Desde luego, superar el egocentrismo académico no es algo simple de hacer, y esto tiene una explicación, que se centra en la búsqueda misma del conocimiento, que para algunos es una forma, según ellos, de tener poder: económico, social, hasta político, dentro de un país, donde a la mayoría de la gente no le interesa profundizar en temas científicos, culturales o tecnológicos. Por otra parte, la idea de que los pupilos (o discípulos) se parezcan a sus maestros, proviene de la creencia de que el maestro debe ser un guía, un modelo a seguir, y que el discípulo, al seguir sus enseñanzas, llega a internalizar esas mismas ideas y comportamientos, hasta el punto de ser como su mentor.

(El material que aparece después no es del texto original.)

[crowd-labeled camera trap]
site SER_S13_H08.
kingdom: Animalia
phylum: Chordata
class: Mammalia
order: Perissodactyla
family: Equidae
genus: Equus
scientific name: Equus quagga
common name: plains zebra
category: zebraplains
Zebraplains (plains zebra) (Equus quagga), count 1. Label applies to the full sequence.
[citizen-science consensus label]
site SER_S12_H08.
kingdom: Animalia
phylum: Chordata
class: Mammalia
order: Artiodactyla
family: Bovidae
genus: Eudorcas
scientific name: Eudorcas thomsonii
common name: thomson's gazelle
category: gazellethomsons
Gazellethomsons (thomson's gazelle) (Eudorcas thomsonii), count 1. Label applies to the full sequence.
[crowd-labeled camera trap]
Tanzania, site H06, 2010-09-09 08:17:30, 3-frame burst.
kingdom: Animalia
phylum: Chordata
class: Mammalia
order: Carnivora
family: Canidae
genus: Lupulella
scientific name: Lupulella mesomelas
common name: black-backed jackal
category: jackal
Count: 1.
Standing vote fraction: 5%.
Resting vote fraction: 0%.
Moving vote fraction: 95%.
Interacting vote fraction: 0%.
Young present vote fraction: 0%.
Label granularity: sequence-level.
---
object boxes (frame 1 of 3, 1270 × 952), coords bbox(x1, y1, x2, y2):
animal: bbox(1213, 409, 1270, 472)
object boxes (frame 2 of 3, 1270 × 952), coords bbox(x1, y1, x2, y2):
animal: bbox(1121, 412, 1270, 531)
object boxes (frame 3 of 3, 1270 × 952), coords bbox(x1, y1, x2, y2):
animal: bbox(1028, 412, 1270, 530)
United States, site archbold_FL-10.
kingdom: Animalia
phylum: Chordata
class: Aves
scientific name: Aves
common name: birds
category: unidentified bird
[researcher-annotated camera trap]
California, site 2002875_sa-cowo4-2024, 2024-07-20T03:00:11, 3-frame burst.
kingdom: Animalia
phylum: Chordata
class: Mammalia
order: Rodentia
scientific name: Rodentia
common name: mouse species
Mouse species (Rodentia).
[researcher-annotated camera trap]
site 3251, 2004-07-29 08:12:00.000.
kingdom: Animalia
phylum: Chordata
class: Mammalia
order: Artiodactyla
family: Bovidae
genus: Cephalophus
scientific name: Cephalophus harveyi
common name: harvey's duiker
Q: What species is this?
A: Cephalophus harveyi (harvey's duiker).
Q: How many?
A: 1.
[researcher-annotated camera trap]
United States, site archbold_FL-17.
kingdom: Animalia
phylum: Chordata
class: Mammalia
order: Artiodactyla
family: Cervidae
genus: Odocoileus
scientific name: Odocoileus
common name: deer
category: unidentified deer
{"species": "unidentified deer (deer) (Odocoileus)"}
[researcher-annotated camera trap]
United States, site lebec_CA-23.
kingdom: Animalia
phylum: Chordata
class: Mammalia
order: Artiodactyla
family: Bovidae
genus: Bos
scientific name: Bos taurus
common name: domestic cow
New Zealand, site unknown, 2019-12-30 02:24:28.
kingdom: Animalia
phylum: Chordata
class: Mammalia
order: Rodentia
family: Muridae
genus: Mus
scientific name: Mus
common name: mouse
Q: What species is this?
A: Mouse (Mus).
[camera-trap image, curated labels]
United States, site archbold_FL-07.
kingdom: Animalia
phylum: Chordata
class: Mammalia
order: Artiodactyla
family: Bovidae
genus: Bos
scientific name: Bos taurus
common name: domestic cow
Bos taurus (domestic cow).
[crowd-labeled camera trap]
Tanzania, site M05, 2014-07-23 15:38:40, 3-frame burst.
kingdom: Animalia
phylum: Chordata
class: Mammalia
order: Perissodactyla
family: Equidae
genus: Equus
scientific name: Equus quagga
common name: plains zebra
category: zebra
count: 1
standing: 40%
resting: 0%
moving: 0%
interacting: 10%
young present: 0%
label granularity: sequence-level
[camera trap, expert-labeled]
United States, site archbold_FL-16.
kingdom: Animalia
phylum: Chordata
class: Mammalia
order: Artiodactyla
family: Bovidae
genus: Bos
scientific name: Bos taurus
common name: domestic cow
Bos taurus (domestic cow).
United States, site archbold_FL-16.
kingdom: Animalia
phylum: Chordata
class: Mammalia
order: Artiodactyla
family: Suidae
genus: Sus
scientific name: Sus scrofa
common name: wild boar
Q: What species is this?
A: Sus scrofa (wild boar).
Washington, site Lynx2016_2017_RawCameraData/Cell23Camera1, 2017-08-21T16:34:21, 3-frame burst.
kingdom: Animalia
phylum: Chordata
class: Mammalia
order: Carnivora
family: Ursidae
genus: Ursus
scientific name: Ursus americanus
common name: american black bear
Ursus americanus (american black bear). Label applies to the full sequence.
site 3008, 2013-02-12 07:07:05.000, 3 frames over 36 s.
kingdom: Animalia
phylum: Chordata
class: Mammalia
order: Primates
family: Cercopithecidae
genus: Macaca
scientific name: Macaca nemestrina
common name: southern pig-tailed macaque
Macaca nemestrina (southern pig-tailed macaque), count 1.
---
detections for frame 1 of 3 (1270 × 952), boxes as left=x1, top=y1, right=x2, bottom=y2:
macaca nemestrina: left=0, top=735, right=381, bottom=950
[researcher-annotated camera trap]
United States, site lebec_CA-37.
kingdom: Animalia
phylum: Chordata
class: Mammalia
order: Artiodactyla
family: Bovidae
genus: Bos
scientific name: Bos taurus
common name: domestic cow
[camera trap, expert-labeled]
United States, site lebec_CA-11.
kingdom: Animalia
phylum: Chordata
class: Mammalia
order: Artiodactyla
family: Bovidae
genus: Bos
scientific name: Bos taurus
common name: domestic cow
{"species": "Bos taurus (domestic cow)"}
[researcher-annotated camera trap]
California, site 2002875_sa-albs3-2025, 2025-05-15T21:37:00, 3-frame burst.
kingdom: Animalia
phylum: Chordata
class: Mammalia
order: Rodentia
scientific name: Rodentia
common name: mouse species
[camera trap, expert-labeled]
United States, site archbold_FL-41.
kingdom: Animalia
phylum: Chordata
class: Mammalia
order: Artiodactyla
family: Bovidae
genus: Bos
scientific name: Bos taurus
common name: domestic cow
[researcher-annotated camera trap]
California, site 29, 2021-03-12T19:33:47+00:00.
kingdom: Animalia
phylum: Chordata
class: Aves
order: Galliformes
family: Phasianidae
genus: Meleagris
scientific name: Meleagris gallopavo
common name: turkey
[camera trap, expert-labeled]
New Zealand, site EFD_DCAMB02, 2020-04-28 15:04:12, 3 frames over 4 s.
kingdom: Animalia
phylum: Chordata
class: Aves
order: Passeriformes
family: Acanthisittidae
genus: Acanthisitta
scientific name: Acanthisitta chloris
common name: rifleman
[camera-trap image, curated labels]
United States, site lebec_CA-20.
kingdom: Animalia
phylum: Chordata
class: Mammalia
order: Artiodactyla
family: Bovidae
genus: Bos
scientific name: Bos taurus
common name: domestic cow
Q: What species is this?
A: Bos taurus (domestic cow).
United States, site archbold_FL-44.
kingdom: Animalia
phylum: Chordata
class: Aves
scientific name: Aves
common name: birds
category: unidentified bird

Y es precisamente por lo anterior que quiero mostrar, con tristeza, una singular manada que está proliferándose por pasillos y espacios académicos de nuestra ciudad: los ‘levitadores’, aquellos con tantos títulos como pergaminos pueda haber, antes de los 40 años, pero sin educación y urbanidad, ya que, para ellos, contestar un teléfono, devolver un mensaje, o ser amables en definitiva les restaría altura, en sus vuelos imaginarios hacia firmamentos académicos estratosféricos. Hay que recordarles a estos ‘intelectualoides’ que, aun respirando, somos alimentos para gusanos y nuestra fragilidad humana nos puede reducir en un instante, incluso a una situación de discapacidad que nos pondría en total indefensión; la humildad del aprendiz es la virtud más grande que puede transmitirle un maestro a sus discípulos, la cual, él jamás deberá perder. Reconocernos: pequeños, falibles, limitados, imperfectos es lo que hace grande a un académico, científico o profesor. Simples mortales con los pies sobre la tierra.